High-cost producers may lose 50%-70% of revenue including 6 African countries; but low-cost producers are not safe
LONDON/NEW YORK, 1 December — The United Arab Emirates, host of COP28, is one of 28 petrostates that risk losing more than half their expected income from fossil fuels by 2040 as the energy transition accelerates, technologies advance and climate policy tightens, finds a report released today by think tank Carbon Tracker.
Demand for oil and gas is increasingly expected to be in decline by the end of the decade, with falling prices likely exacerbated by oversupply. The report warns that in many producing countries this will leave a significant hole in government finances, limiting their ability to provide public services and threatening stability. Even countries with lower-cost oil and gas project options are not cushioned and face a future of declining revenues.
The London-based financial think tank finds that governments and companies may be planning for a slow transition and planning on business-as-usual investment, but even a moderately paced energy transition could have a dramatic impact on their finances. Up to 2040, 40 petrostates could see oil and gas revenues fall from an expected $17 trillion to just $9 trillion.
Guy Prince, senior oil & gas analyst and author of the report, said: “Electricity is expanding to become the basis of our entire energy system, driven by falling costs of wind, solar and batteries. This is a profound threat to oil and gas exporting nations, because falling demand for oil and gas is likely to lead to a significant fall in future revenues. Governments should waste no time in reducing their dependence on fossil fuel revenues and take steps to make their economies more resilient and better equipped for a low-carbon future.”
“In many petrostates, a political settlement has become established where citizens expect high public sector salaries and low or zero-income taxes along with a generous welfare state. Restructuring their economies is likely to require parallel political reforms to make lawmakers more accountable and give citizens greater representation.”
Governments worldwide are adopting tougher climate policies in response to unprecedented wildfires, heatwaves, floods and droughts that are already ravaging economies. The remaining Carbon Budget – the amount of CO2 that can be safely emitted to have only a 50% chance of staying within 1.5C warming limit – is rapidly depleting and will be blown by 2030 at the very latest, likely earlier at current rates of emissions.
Ahead of COP28 the European Parliament has backed a Fossil Fuel Non-Proliferation Treaty and called for a global tripling of renewable energy and doubling of energy efficiency by 2030 with a phase out of fossil fuels as soon as possible.[1]
Concern for energy security following Russia’s invasion of Ukraine has also accelerated governments’ moves to reduce their reliance on fossil fuels. Meanwhile, costs of wind, solar and electric vehicles continue to fall, eroding demand for gas and oil.
Global demand for fossil fuels is set to peak before the end of the decade, according to the International Energy Agency (IEA). Demand for oil, which pushed 100 million barrels a day in 2019 is set to fall to 92.5m b/d in 2030 and to 54.8m b/d in 2050 if current government policy pledges are met.[2] However, OPEC forecasts oil demand rising to 116m b/d by 2045.
OPEC+ is already at significant spare capacity, suggesting a weakening market; recent supply restraint from the member states questions the narrative around high demand and plans to increase oil and gas production and exploration. The UAE’s state-owned oil company ADNOC, for example, is the world’s 10th largest producer of oil and gas company and plans to “hugely” increase production according to media reports. The UN recently warned that fossil fuel producers were planning expansions that would blow the planet’s carbon budget twice over. Experts have called the plans “insane” and said they “throw humanity’s future into question.”

*REQUIRED ACTIONS*
**1.** In the release on petrostate revenues, how many petrostates does the report say risk losing more than half their expected fossil fuel income by 2040?
**2.** Transcribe the release on petrostate revenues word for word, starting at "Ahead of COP28" and ending at "b/d by 2045.".

*STORED ROWS*
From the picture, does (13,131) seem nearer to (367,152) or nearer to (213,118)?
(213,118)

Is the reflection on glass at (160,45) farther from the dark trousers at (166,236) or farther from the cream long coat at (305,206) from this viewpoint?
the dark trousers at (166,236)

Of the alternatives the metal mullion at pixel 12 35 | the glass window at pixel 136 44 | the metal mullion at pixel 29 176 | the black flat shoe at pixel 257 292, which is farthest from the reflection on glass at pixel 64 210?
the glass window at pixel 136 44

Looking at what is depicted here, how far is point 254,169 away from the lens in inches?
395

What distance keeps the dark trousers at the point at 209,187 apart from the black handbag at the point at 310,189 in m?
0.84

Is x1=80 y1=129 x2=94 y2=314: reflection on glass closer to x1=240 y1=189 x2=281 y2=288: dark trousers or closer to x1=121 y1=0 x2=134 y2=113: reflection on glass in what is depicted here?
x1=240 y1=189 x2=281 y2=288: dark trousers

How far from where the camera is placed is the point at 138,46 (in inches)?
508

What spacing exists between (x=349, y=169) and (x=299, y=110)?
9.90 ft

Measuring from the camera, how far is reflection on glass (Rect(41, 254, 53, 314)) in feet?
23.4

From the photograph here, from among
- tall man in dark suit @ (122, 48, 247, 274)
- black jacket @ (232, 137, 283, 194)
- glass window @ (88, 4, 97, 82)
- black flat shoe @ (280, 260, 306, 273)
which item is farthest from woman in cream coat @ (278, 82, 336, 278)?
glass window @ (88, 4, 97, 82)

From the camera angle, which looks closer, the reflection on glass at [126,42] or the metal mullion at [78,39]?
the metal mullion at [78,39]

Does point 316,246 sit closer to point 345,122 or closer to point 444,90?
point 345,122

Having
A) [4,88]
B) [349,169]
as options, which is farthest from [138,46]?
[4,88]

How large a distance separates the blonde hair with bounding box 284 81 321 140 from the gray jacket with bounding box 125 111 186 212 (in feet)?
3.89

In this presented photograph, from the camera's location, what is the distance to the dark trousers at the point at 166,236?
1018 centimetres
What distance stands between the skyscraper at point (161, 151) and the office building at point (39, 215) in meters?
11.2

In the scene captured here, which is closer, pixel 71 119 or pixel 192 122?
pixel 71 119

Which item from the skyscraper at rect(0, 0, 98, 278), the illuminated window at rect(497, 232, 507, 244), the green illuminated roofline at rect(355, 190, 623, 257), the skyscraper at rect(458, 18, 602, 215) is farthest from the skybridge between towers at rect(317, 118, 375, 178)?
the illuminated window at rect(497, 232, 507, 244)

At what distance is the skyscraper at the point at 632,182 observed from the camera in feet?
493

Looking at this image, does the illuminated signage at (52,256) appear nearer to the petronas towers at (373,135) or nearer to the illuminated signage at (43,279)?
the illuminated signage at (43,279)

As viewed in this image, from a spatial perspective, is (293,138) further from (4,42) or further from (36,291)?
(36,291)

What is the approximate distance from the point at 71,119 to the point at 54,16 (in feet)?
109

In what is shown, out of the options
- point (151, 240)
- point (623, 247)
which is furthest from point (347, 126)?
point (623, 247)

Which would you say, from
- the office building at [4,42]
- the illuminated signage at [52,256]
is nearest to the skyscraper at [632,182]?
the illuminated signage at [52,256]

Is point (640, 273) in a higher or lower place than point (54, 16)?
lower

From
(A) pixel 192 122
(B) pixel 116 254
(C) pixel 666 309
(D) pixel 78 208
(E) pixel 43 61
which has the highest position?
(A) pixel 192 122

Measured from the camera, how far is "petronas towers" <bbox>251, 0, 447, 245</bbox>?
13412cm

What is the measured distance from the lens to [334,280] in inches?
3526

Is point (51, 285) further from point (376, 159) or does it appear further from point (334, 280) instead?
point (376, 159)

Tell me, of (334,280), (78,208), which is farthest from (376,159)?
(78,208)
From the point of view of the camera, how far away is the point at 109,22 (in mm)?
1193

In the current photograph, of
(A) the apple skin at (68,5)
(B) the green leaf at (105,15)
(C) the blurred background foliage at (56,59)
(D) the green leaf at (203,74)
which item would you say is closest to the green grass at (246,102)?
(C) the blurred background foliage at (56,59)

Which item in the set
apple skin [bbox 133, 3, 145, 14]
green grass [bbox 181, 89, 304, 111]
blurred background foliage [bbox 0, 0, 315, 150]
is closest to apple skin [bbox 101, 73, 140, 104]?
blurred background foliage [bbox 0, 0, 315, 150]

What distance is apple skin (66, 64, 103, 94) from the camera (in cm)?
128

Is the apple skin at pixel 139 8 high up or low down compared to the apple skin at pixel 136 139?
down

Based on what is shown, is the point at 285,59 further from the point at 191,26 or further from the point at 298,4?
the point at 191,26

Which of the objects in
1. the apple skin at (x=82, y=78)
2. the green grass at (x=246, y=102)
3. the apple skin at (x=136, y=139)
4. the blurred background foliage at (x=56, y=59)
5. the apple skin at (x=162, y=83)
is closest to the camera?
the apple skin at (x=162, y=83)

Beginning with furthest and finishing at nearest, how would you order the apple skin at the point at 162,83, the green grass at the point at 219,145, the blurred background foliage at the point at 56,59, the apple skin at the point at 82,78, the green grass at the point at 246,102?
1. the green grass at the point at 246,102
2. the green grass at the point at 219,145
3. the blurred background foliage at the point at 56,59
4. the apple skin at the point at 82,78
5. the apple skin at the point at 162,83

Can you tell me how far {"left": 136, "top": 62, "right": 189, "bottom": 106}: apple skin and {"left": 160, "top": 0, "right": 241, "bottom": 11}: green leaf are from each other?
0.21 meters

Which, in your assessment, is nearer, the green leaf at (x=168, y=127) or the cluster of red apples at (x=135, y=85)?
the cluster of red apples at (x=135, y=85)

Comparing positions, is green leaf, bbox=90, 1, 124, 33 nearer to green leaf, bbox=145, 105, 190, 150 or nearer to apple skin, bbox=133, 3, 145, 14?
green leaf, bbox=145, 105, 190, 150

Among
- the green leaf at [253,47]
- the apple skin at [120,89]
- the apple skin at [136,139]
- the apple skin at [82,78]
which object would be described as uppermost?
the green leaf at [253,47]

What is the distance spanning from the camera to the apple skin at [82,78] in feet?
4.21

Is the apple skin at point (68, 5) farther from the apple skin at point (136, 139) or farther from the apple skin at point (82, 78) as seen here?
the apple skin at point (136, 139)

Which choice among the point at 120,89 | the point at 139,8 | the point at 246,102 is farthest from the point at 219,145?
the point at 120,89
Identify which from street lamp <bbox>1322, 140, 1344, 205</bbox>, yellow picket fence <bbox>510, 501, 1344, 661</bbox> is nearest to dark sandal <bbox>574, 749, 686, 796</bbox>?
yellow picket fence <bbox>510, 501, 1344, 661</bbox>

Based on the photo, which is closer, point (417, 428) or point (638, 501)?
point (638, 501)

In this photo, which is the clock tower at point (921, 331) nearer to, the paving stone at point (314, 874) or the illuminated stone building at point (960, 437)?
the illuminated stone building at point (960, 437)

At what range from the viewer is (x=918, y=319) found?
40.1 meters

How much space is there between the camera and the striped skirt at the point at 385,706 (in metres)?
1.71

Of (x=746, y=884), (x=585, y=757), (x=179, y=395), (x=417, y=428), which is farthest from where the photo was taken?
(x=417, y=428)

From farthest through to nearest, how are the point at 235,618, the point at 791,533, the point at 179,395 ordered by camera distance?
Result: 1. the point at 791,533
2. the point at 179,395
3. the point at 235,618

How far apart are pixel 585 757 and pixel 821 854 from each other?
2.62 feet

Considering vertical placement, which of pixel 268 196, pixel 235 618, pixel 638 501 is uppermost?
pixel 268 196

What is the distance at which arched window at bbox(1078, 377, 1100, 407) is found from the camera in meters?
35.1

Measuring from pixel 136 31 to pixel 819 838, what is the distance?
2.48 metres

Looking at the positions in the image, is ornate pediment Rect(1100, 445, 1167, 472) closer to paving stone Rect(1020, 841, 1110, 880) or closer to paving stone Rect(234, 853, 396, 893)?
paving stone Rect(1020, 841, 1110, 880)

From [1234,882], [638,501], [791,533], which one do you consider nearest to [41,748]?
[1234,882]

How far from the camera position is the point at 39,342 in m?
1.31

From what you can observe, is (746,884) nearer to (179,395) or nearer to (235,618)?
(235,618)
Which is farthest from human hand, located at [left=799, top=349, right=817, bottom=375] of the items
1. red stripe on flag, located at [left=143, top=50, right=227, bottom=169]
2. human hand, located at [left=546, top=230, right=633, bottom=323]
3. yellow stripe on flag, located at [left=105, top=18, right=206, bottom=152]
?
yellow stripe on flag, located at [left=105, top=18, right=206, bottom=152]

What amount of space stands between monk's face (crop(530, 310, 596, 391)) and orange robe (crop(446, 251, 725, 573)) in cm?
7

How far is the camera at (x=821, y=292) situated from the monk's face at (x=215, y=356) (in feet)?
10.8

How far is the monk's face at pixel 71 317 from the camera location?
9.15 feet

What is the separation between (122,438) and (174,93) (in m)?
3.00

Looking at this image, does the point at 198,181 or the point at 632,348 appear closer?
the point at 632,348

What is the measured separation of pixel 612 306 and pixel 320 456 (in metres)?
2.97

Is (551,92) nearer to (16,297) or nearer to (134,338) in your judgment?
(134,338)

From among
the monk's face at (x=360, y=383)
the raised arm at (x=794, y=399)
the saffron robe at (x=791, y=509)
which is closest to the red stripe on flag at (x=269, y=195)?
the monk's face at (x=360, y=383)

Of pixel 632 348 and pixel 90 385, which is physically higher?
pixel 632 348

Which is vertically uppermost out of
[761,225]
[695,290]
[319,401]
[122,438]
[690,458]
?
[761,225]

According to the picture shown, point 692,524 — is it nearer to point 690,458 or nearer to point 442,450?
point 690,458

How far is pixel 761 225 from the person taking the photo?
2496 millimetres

*WRITTEN ANSWERS*
**1.** 28 petrostates.

**2.**
Ahead of COP28 the European Parliament has backed a Fossil Fuel Non-Proliferation Treaty and called for a global tripling of renewable energy and doubling of energy efficiency by 2030 with a phase out of fossil fuels as soon as possible.[1]
Concern for energy security following Russia’s invasion of Ukraine has also accelerated governments’ moves to reduce their reliance on fossil fuels. Meanwhile, costs of wind, solar and electric vehicles continue to fall, eroding demand for gas and oil.
Global demand for fossil fuels is set to peak before the end of the decade, according to the International Energy Agency (IEA). Demand for oil, which pushed 100 million barrels a day in 2019 is set to fall to 92.5m b/d in 2030 and to 54.8m b/d in 2050 if current government policy pledges are met.[2] However, OPEC forecasts oil demand rising to 116m b/d by 2045.